Kitabı oku: «Pauline, ou la liberté de l'amour», sayfa 15
XVI
– Grasse!
Marcelin descendit.
Il courut à la poste.
– Pouvez-vous me donner l'adresse de Mme Facial? demanda-t-il à l'employé de service au guichet de la poste restante.
– Mme Facial? Attendez donc… Une dame vient quelquefois réclamer des lettres à ce nom-là. Quant à son adresse…
Et interpellant une femme qui se trouvait dans le bureau:
– Hé! mère Divonne, vous qui connaissez tout Grasse, vous ne connaîtriez pas ça, par hasard Mme Facial?
– Faudrait me dire un peu comment elle est.
– J'ai son portrait, dit Marcelin.
Il tira un médaillon suspendu à son cou, l'ouvrit et le montra aux deux personnages.
– C'est bien celle-là, fit l'employé.
– Oui, fit la femme, je la connais.

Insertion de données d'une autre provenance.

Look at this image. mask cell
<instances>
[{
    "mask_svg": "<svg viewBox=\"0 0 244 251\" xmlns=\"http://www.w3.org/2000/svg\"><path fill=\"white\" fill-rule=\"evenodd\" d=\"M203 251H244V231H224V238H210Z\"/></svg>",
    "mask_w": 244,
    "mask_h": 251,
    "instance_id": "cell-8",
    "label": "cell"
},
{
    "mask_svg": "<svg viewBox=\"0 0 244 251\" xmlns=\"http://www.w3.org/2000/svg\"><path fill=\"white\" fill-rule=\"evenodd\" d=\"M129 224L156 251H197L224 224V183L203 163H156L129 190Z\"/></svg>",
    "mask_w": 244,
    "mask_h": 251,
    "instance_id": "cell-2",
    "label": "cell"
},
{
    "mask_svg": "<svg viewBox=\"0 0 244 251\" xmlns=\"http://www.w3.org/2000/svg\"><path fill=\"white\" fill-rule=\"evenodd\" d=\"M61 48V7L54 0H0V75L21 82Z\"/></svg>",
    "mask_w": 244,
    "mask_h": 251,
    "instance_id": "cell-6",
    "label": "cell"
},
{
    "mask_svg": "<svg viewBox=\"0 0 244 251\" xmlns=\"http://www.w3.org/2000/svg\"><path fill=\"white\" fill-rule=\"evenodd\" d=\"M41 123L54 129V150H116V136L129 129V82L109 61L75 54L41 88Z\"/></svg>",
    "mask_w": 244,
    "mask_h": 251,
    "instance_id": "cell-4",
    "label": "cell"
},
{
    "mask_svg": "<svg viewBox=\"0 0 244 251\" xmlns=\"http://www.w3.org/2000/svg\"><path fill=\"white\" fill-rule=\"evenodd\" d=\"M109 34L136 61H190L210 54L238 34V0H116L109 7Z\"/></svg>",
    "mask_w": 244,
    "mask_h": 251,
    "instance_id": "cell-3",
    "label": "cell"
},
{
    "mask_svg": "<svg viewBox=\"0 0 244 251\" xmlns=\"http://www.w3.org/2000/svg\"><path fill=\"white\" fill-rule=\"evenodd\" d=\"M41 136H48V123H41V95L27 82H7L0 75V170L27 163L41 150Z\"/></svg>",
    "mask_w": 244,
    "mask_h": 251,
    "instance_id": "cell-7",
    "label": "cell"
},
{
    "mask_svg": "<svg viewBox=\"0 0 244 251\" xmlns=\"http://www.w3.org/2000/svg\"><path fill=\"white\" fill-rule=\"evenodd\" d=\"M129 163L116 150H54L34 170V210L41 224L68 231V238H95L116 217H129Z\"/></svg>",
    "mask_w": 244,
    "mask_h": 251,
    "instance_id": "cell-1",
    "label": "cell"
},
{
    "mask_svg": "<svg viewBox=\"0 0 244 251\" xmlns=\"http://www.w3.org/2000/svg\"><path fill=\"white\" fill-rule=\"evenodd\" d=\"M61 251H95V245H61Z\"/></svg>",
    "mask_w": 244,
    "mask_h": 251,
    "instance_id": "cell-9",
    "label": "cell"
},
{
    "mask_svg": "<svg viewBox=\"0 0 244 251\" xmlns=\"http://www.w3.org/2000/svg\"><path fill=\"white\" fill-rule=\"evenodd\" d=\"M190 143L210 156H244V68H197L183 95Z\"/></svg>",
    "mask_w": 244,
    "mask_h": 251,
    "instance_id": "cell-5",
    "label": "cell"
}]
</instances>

C'est moi qui lui porte ses fruits, tous les matins. Seulement elle ne s'appelle pas Mme Facial.
– Comment? demanda l'employé.
– Elle s'appelle Mme de Rocrange.
– Possible. Elle est divorcée; elle vit avec son amant.
L'enfant reçut cela comme un coup de tonnerre sur la tête. Mais il ne broncha pas. Il croyait comprendre cependant ce que ces mots voulaient dire. Il sentait que c'était épouvantable. Trois jours auparavant, il eût sauté à la gorge de ces gens, au seul soupçon qu'ils outrageaient sa mère. Aujourd'hui, il ne savait pas, il ne savait plus…
Et il dit d'une voix douce:
– Pourriez-vous me conduire chez elle, Madame?
Sa mère! Comme tout était égal, puisqu'il allait la revoir!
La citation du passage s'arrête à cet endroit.